In realtà si era cominciato a parlare del tema già nell’estate del 2023, tanto che il Comitato per l’educazione finanziaria aveva dato le linee guida per la scuola ancora prima dell’approvazione della legge capitali, che a sua volta nel 2024 aveva convertito una legge del 2023. Da quanto risulta a Plus24, però attualmente l’educazione finanziaria nelle scuole è ancora al palo. La legge prevede infatti che il Ministero dell’istruzione e del merito determini i contenuti dell’insegnamento dell’Educazione finanziaria d’intesa con Banca d’Italia, Consob e Ivass. Ora si attendono le linee operative per i docenti, ai quali dovranno seguire programmi di formazione dedicati. Al momento però manca l’accordo di collaborazione tra ministero e le diverse autorità.

L’educazione finanziaria, quindi, non è stata istituita come una materia a sé stante, ma costituisce un argomento sul quale le scuole hanno la possibilità di sviluppare iniziative. Essa rientra nell’ambito di molti argomenti che possono essere trattati complessivamente nell’educazione civica. Ricorda Antonello Giannelli, presidente dell’Associazione nazionale presidi: «L’educazione civica è una sorta di contenitore che include di tutto e di più. A causa della vasta gamma di temi inclusi in questo contenitore, non tutte le scuole sono in grado di trattare tutti gli argomenti». In passato, era già stato sollevato il problema di una “coperta corta”, ovvero la difficoltà relativa alle risorse o al tempo disponibile per trattare tutti i contenuti che rientrerebbero nell’educazione civica: «Attualmente questa materia – secondo Giannelli – ha a disposizione solo un’ora a settimana, ed è difficile fare cambiamenti significativi». E dunque la decisione su quali argomenti concentrarsi maggiormente spetta alla programmazione della singola scuola, in quanto istituzione autonoma. «In generale – continua Giannelli -, non sembra esserci stato un chiaro ampliamento del numero di scuole che trattano l’educazione finanziaria. Quelle che già possedevano una tradizione nell’affrontare questo argomento tendono a proseguire con le loro attività. Nonostante la previsione di inclusione nell’educazione civica, non si sono osservate modifiche particolarmente significative rispetto all’implementazione di questa materia nei diversi istituti scolastici».

Ovviamente le scuole con una maggiore sensibilità sul tema, come gli istituti tecnico-economici, svolgono sicuramente attività di educazione finanziaria, ma anche queste devono tener conto di molte altre iniziative a cui dare attuazione. E a fronte delle molte cose da fare, le scuole devono dividersi e cercare le occasioni appropriate per inserire questo tipo di attività.
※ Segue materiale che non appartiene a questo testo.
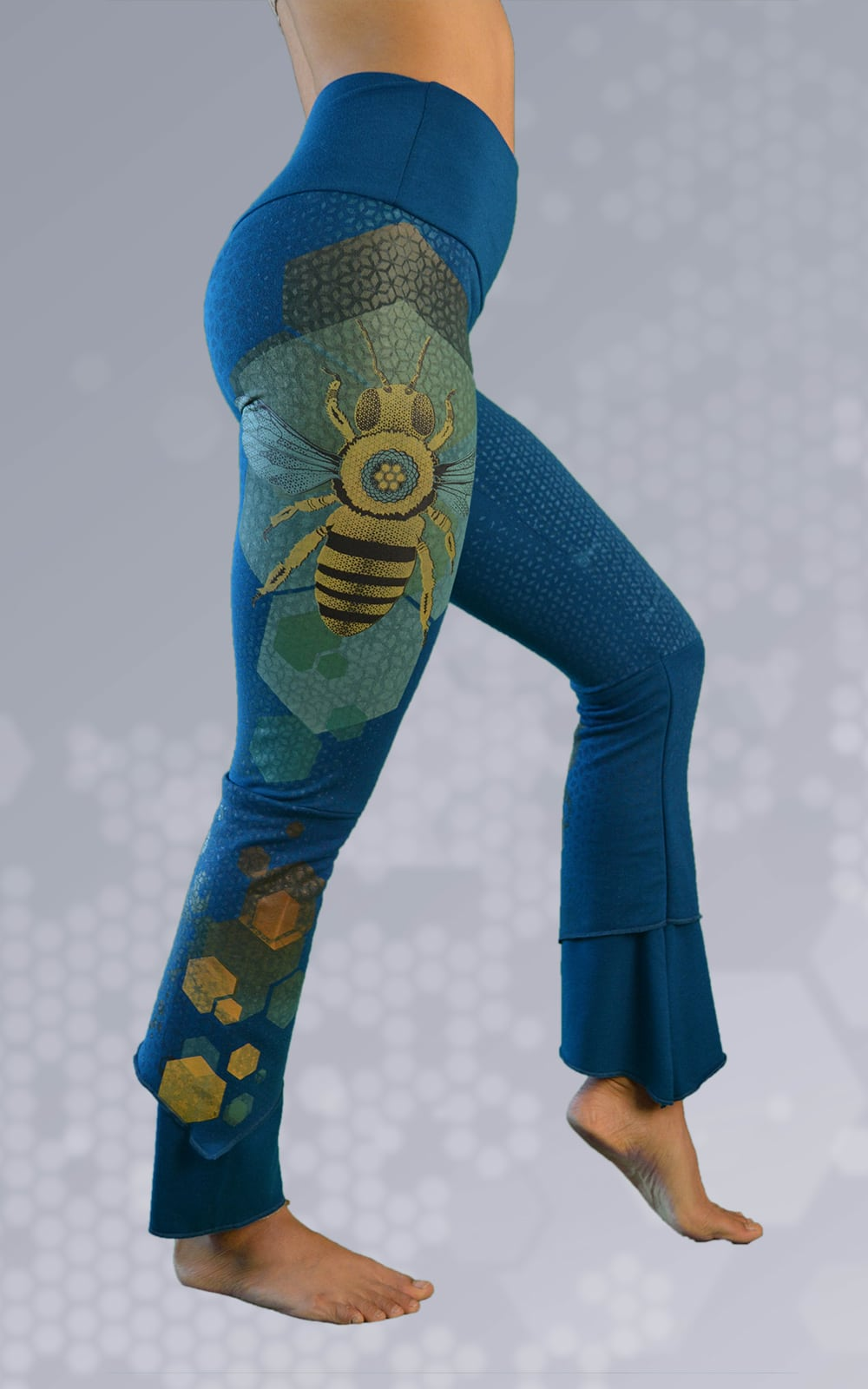 Image result for bamboo yoga pants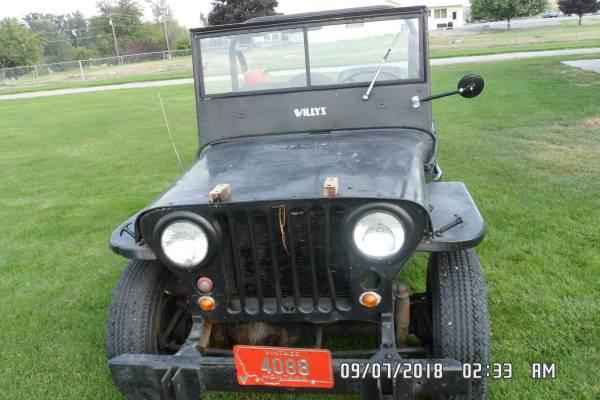 1946-cj2a-kalispell-mt77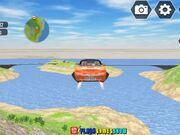 Flying Car Extreme Simulator Walkthrough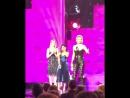 @bbmas: Congratulations 2017 @billboard Woman of the Year, @selenagomez! 💕 WomenInMusic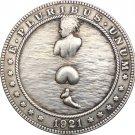 Hobo Nickel 1921-D USA Morgan Dollar COIN COPY Type 84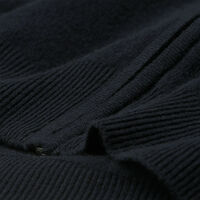 Strickjacke aus Super Fine Lambswool mit Reißverschluss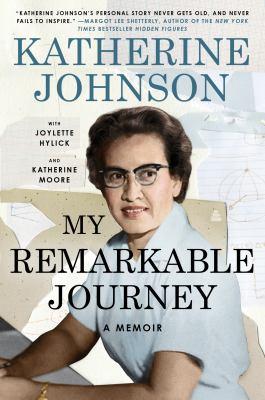 My remarkable journey : a memoir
A breve si aspettano gli aggiornamenti del rapporto Pisa (Programme for International Student Assessment) dell’Ocse. L’ultimo è del 2022 e i quindicenni italiani avevano avuto un punteggio di 484 punti negli indicatori relativi all’educazione finanziaria e si collocavano al di sotto della media Ocse (498). Gli studenti italiani avevano ottenuto un punteggio simile agli studenti norvegesi e spagnoli, ma più basso di quelli di Belgio, Danimarca, Paesi Bassi, Repubblica Ceca, Austria, Polonia, Portogallo e Ungheria. Come ha ricordato Bankitalia, in una ricostruzione del rapporto Pisa, quest’ultimo ha esaminato anche l’apporto della scuola: agli studenti sono stati presentati 16 termini relativi al mondo economico e finanziario e dovevano indicare se negli ultimi dodici mesi, a scuola, ne avevano mai sentito parlare o imparato qualcosa in merito. Gli studenti italiani hanno dichiarato in media di aver imparato a scuola e di conoscere il significato di 6 termini su 16, un termine in meno rispetto alla media Ocse.